Notes

I am going to have two functions. The first one is to handle the recursive splitting of the array into smaller parts, and the second one will handle merging those parts back together in sorted order.

The first function is the main merge_sort function. Its job is to recursively divide the input array into smaller parts until each part contains only one element or no elements.
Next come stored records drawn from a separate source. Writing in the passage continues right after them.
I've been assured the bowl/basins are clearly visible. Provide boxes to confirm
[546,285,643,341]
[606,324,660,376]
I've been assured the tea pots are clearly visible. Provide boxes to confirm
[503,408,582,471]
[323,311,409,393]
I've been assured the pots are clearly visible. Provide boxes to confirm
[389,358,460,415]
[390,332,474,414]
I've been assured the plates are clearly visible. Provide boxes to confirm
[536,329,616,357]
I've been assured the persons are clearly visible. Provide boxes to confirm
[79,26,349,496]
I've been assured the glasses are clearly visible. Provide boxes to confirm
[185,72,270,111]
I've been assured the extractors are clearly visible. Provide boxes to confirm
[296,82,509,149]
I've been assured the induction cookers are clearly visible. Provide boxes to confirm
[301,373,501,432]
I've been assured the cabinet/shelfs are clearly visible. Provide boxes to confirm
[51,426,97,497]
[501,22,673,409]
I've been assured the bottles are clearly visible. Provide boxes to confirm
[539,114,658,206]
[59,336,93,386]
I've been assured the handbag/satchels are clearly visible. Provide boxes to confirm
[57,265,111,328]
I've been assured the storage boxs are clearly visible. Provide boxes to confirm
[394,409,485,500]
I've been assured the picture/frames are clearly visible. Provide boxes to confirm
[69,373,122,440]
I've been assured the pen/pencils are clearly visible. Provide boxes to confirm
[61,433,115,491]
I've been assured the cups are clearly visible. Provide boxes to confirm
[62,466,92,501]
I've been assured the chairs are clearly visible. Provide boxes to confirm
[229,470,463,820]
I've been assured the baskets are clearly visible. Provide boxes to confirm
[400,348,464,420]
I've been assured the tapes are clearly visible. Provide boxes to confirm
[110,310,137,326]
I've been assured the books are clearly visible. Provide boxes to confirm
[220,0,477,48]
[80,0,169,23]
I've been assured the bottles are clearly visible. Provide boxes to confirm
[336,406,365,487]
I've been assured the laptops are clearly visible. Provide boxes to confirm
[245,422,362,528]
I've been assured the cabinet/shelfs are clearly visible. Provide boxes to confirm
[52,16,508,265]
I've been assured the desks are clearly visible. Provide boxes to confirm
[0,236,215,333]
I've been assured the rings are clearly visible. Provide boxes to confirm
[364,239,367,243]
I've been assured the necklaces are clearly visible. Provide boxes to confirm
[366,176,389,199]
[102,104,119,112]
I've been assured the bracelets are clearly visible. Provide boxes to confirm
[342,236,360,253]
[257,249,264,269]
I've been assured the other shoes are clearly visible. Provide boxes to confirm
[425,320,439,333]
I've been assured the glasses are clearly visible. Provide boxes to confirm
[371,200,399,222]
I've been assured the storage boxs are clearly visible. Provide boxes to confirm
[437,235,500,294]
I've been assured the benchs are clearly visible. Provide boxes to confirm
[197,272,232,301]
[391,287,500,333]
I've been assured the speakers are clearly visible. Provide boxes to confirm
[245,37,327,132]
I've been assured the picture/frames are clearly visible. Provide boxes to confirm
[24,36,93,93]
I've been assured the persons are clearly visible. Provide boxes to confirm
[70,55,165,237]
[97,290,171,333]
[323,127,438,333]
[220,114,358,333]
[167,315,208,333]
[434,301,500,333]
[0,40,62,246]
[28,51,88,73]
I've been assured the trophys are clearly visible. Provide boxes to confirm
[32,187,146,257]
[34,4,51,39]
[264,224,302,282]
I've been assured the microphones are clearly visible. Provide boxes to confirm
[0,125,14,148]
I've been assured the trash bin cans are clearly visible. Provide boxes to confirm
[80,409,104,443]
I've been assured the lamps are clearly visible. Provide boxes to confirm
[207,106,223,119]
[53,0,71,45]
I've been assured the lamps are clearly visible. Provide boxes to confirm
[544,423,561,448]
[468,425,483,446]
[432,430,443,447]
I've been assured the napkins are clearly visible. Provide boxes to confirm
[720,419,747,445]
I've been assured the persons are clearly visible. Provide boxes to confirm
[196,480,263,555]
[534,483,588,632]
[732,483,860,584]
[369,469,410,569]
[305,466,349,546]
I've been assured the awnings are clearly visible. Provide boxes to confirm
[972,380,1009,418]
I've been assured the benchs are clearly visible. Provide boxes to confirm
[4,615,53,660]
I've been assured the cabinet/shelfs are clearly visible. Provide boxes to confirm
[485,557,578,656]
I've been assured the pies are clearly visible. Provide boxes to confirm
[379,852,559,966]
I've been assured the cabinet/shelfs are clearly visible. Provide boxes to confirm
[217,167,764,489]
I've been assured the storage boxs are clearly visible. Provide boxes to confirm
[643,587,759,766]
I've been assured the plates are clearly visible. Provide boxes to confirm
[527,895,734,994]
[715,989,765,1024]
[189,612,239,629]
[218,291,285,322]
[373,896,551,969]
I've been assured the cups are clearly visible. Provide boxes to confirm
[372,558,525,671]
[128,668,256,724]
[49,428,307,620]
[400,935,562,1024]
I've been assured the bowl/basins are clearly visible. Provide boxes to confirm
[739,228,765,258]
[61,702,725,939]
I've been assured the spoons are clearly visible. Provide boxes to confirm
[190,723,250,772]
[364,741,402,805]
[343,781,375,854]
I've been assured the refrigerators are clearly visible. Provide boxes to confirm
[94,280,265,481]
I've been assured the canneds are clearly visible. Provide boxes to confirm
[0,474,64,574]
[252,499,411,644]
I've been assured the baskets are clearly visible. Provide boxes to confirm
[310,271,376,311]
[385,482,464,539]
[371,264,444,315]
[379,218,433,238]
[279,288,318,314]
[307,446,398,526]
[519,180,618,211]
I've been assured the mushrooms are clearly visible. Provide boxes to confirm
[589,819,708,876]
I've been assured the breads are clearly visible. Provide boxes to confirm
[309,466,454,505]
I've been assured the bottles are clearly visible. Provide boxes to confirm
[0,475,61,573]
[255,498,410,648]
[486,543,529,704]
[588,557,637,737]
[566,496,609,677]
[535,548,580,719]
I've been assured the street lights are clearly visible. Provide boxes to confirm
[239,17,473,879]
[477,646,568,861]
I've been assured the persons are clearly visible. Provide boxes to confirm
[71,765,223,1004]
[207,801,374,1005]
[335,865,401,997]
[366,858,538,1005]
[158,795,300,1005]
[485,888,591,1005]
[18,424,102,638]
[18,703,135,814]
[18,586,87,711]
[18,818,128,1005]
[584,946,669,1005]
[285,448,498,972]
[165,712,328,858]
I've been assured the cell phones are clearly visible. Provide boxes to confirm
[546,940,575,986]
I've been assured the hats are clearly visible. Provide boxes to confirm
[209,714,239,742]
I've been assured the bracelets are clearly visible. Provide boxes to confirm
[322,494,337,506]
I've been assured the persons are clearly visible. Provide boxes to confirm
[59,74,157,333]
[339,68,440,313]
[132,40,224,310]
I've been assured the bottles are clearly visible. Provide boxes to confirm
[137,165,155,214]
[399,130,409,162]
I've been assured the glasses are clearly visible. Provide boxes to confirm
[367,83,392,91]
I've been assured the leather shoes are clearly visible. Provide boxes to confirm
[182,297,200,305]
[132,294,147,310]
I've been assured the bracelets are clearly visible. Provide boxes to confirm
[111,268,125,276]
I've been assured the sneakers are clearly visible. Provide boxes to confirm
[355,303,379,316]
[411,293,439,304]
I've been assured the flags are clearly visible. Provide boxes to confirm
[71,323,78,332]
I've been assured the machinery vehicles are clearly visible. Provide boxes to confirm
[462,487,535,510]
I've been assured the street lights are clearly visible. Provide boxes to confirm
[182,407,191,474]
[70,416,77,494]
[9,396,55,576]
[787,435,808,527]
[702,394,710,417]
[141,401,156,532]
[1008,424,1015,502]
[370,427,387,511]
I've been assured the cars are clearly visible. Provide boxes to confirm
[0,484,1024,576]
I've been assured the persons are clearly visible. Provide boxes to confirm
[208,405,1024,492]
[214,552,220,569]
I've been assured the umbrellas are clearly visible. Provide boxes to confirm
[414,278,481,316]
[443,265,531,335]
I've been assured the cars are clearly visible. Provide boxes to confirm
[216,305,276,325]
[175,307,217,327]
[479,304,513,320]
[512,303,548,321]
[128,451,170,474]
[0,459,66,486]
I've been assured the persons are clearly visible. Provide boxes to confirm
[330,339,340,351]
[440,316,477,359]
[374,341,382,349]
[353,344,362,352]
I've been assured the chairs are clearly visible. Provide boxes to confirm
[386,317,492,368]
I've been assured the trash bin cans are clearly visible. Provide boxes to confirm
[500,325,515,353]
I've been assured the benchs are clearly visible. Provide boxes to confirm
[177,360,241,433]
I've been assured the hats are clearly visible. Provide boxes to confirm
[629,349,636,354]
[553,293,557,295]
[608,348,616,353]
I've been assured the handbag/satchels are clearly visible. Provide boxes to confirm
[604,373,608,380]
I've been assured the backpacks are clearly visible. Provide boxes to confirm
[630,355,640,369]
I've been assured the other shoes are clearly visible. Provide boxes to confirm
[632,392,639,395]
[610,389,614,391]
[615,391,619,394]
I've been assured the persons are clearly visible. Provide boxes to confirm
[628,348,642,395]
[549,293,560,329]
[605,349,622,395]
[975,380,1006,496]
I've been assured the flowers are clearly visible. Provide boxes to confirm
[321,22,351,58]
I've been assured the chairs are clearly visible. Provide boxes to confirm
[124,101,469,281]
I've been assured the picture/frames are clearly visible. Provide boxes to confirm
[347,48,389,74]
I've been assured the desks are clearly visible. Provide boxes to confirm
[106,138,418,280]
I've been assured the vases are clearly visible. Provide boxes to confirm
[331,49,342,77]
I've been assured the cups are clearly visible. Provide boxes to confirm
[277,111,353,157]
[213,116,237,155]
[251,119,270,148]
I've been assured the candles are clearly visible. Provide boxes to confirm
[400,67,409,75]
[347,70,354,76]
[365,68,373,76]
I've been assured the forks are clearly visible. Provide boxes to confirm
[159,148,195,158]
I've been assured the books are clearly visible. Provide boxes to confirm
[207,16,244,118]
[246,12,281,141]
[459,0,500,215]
The second function is called merge, and its purpose is to take two sorted arrays and combine them into a single sorted array

def merge_sort(arr):
    if len(arr) <= 1:
        return arr  # Base case: array with 0 or 1 elements is already sorted

    # Split the array into two halves
    mid = len(arr) // 2
    left = merge_sort(arr[:mid])
    right = merge_sort(arr[mid:])

    # Merge the sorted halves
    return merge(left, right)

def merge(left, right):
    sorted_array = []
    i = j = 0

    # Compare elements from left and right and merge them in sorted order
    while i < len(left) and j < len(right):
        if left[i] <= right[j]:
            sorted_array.append(left[i])
            i += 1
        else:
            sorted_array.append(right[j])
            j += 1

    # Add any remaining elements from left or right
    sorted_array.extend(left[i:])
    sorted_array.extend(right[j:])

    return sorted_array

# Example Usage
arr = [38, 27, 43, 3, 9, 82, 10]
sorted_arr = merge_sort(arr)
print("Sorted Array:", sorted_arr)

Time Complexity.
Best Case, Worst Case, and Average Case: O(nlogn)
Divide Step:

    The array is repeatedly divided into two halves until we reach arrays of size 1.
    The number of divisions is equal to the height of the recursion tree, which is log_2(n).
Merge Step:
    Each level of the recursion tree processes 𝑛 elements during merging.
    At each level, the merging of two halves requires O(n) time.

Total Work:
The total work across all levels of the recursion tree is:

O(n)+O(n)+... + O(n) (for log2(n) levels) =  O(nlogn)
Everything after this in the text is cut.